• _TEXTO PARA ANALIZAR_

Tarea compleja: la peor versión del populismo ha tocado fondo en Venezuela, esa que incorpora a la estructura de la cultura y los valores, al ethos social, la normalización de las anomalías. Una frase de Susana Raffalli, especialista en nutrición y testigo doliente de la mengua que viven los grupos más vulnerables, resuena lapidaria: la gente termina votando “por quien le ofrezca el almuerzo, no por quien le ofrezca libertad”. El ruido de un estómago vacío adelgaza las voces de la propia conciencia, los deseos de autorrealización, las heroicas señas de la autoestima. Ese asalto a las certidumbres más básicas del individuo, el manoseo de la aplastante lógica maslowiana probablemente han estado claros para el régimen desde sus inicios. El desahogo del actual gobernador del estado Miranda, Héctor Rodríguez, no deja de picar en la memoria, cuando en 2014 y siendo Ministro de Educación, admitía que “no vamos a sacar a la gente de la pobreza para llevarlos a la clase media y que después aspiren a ser escuálidos”. La visión del socialismo del siglo XXI no malgasta tiempo en sutilezas: la prosperidad individual sólo será tolerada dentro de los límites que impone la sumisión ideológica.

• _CONSIGNA_
Según el texto sobre el populismo en Venezuela, ¿qué cargo ocupaba Héctor Rodríguez en 2014? Las líneas que vienen a continuación son material independiente del texto.

• _LÍNEAS ENUMERADAS_
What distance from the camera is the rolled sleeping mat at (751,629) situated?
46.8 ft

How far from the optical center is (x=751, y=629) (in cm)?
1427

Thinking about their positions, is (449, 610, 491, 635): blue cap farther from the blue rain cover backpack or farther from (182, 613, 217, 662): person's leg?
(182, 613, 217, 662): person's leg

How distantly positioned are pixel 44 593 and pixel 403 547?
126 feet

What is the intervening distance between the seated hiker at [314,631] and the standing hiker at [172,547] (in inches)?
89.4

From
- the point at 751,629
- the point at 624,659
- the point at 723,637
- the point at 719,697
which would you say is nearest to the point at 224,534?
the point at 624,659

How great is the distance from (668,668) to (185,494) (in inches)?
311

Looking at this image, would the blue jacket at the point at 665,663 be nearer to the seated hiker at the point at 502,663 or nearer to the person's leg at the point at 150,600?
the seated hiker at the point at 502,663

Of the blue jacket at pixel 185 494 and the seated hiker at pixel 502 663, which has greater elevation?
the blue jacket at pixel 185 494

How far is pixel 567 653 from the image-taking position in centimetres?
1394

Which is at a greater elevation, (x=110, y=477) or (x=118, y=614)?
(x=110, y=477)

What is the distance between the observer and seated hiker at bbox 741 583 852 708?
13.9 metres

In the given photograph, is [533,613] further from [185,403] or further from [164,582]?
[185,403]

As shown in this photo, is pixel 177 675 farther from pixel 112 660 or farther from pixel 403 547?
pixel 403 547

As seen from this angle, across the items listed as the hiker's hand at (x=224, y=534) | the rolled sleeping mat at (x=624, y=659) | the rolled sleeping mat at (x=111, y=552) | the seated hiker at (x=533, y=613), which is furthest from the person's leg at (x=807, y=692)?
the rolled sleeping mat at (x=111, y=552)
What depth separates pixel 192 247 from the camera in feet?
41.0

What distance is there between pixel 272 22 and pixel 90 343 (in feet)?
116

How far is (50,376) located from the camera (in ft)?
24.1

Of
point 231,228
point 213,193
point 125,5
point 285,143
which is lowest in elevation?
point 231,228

• _TU SOLUCIÓN_
Ministro de Educación.